Плутарх ответил смешком. Улыбка получилась далеко не столь удачной, как мнилось переводчице. «Она ещё не провела и дня в Панеме, а хочет выглядеть знатной дамой… Впрочем, что я от нее хочу? Она же дочка какого-нибудь ихнего Джона Сноу… Уломала папеньку организовать ей каникулы в Капитолии. Теперь напялила балетки и потащилась блистать. Вспоминать сегодняшний вечер будет, пока склероз её не прихватит… Куккулус. Ой-ой… Символ надежды, однако… Надо будет использовать». Претенциозная варварка совсем упала в его глазах, и распорядитель решил попробовать вывести Труде из равновесия, надавив на её тщеславие:

— Вы превосходно освоили наш язык, — похвала была явным преувеличением, хотя с момента встречи с Твилл девушка из Валльхалла и продвинулась далеко вперед.
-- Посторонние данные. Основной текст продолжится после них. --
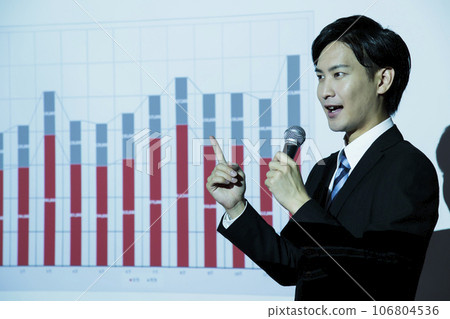 A young businessman giving a presentation using a projector at a meeting A young businessman giving a presentation using a projector at a meeting 106804536
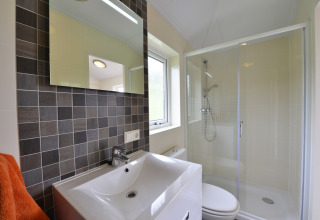 Baño moderno con ducha, mampara de cristal, lavabo, espejo y ventana en la cabaña Calcelux, Alemania.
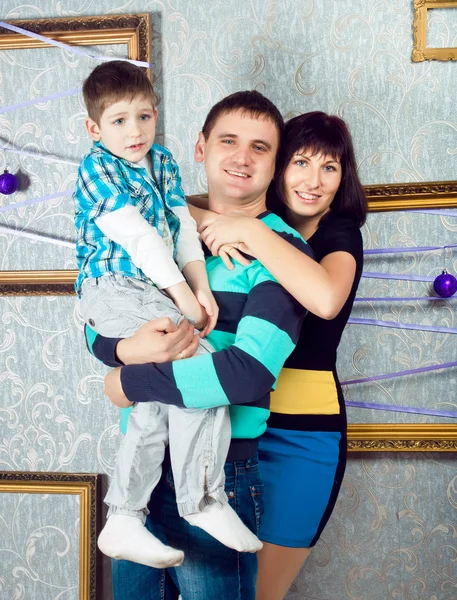 Portrait of a young family in studio — Stock Photo, Image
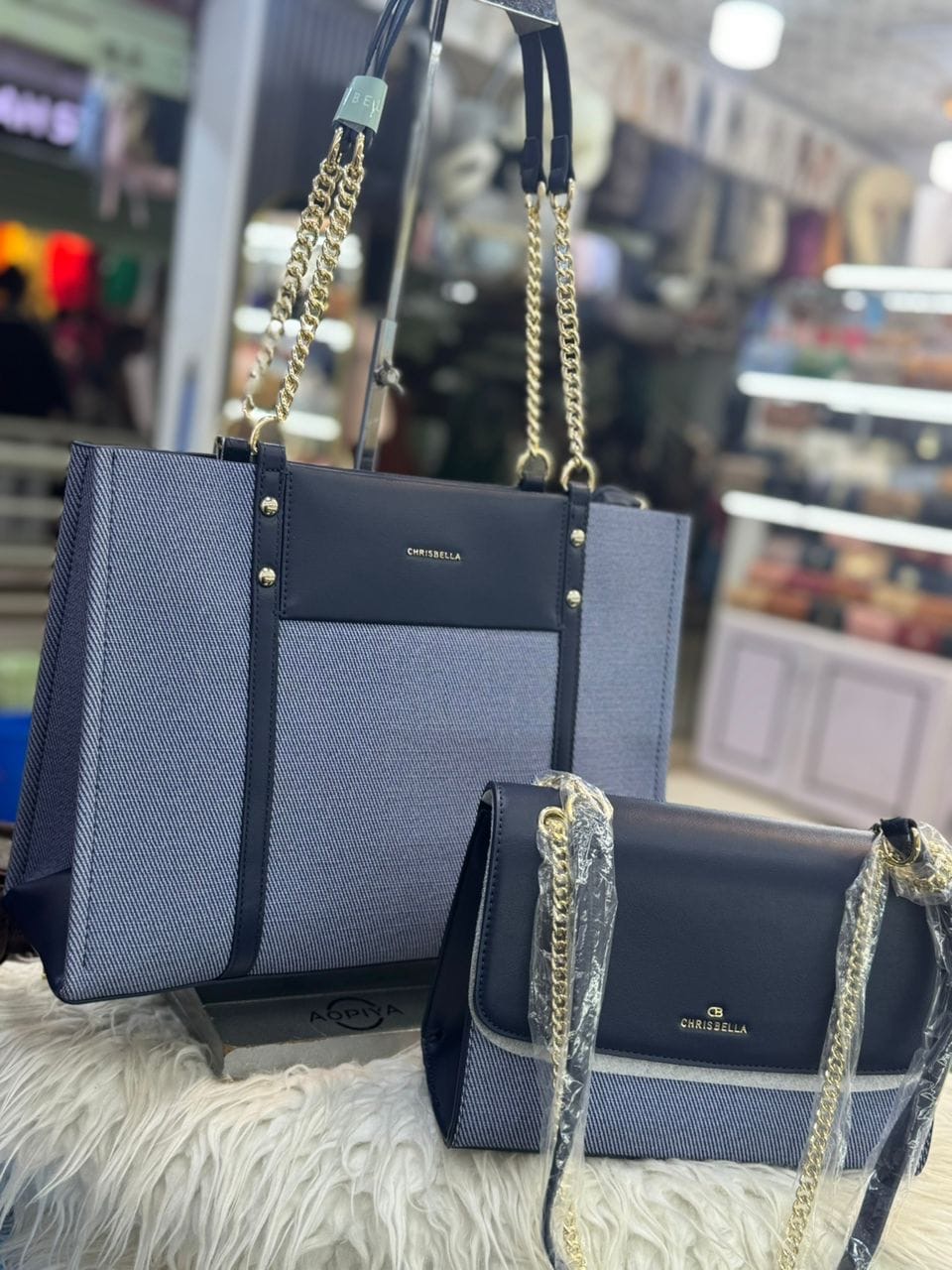 Chrisbella 2-in-1 Structured Tote & Companion Bag Set. Features a premium textured canvas body with smooth faux-leather trim and polished gold-tone hardware, a spacious structured office tote paired with a matching compact shoulder clutch, and chic dual chain-link and leather shoulder straps for an elegant, versatile look.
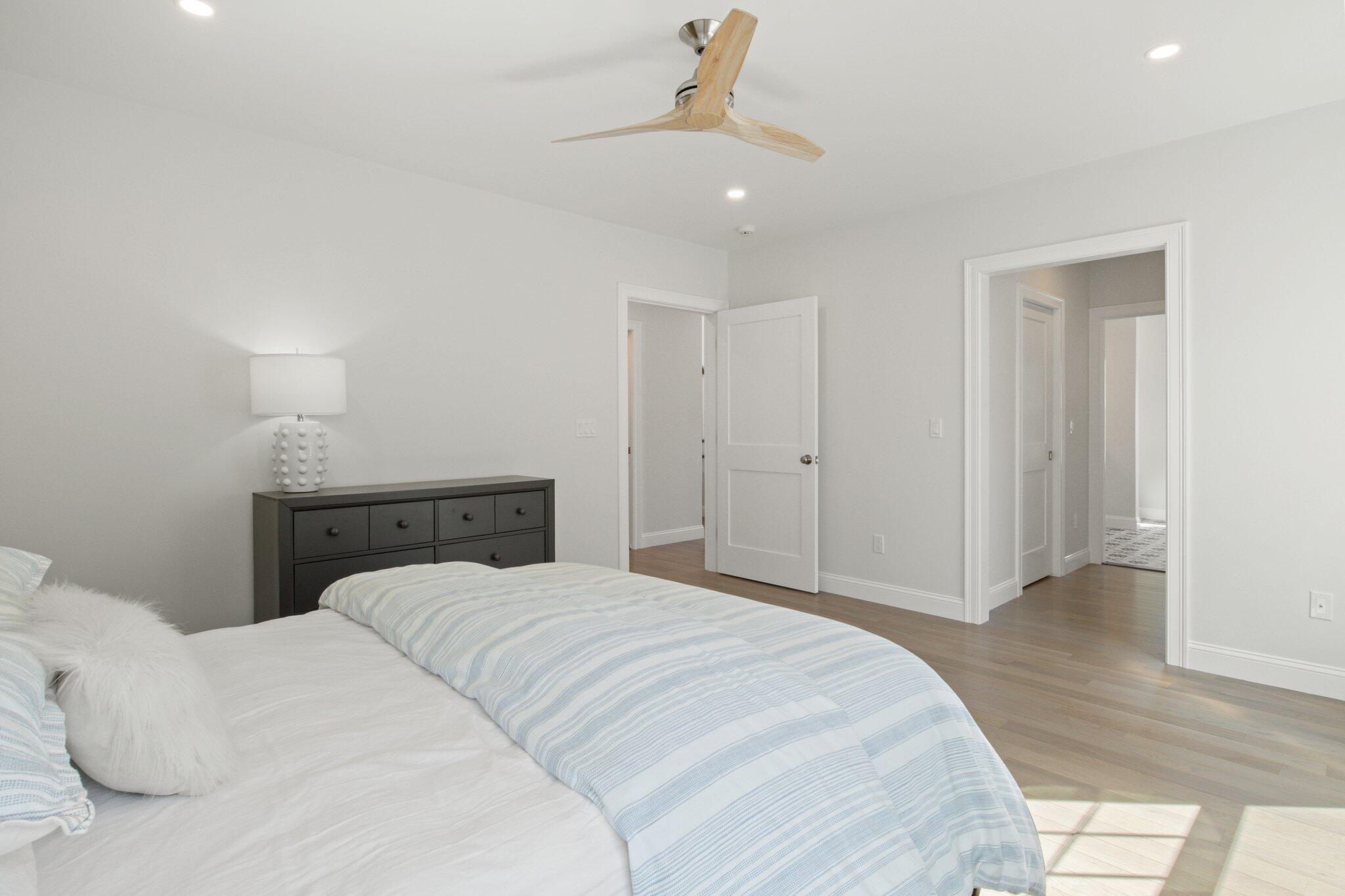 85 Cobblestone Circle Mashpee, MA 02649 - Photo 18 of 42 a bedroom with a bed and a ceiling fan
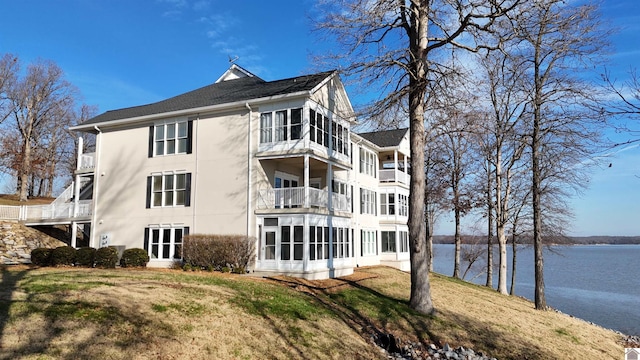 back of property featuring a lawn, a water view, and a balcony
В словесницу она буквально впилась, работала с ней часами, но избавиться от акцента, конечно, не могла.

— Это была моя Авантюра, — с заметным удовлетворением ответствовала Труде.

— Авантюра? — Хевенсби с трудом скрывал радость. «Попалась, кукушечка!» — Авантюра… Что это? — в его удивлённой интонации была, разумеется фальшь, но он надеялся, что варварка уже ничего не заметит и начнет откровенничать…

— Авантюра — одна из двух опор, на которых стоит наш Валльхалл: Авантюра и Обет, как говорили когда-то «квест» и «челлендж», questio и votum, как вы могли бы сказать в Капитолии, если бы только могли… — с гордостью произнесла переводчица. — В самый короткий день года, в Йоль, каждый из нас, кому исполнилось с прошлого Йоля семнадцать лет, выбирает свою Авантюру. Это примерно в возрасте вашей Жатвы, — последние слова были сказаны с явным пренебрежением в адрес обычая, дикость которого Труде посчитала нужным поставить на вид собеседнику.

— Интересно… — процедил Плутарх, — и что выбирают?

— Большинство выбирает что-нибудь типа прыгнуть со скалы в море, подняться без снаряжения на Аконкагуа, пройтись по канату над Игуасу, переплыть озеро Титикака в холодный зимний день, пересечь без воды пустыню Атакама… На подготовку и исполнение Авантюры дается пять лет.

— И что же, никто во время этого не умирает? — наигранно удивился распорядитель.

— Многие умирают… — не оценив его иронии молвила переводчица, — А некоторые бросают вызов, желая смертельной схватки, готовятся к ней, поджидая противника. Наш охранник Ялмар Биргирссон по прозвищу Большой Топор зарубил пятнадцать человек. В тот год было особенно много участников битвы. Потом его назвали Годом Великой Резни.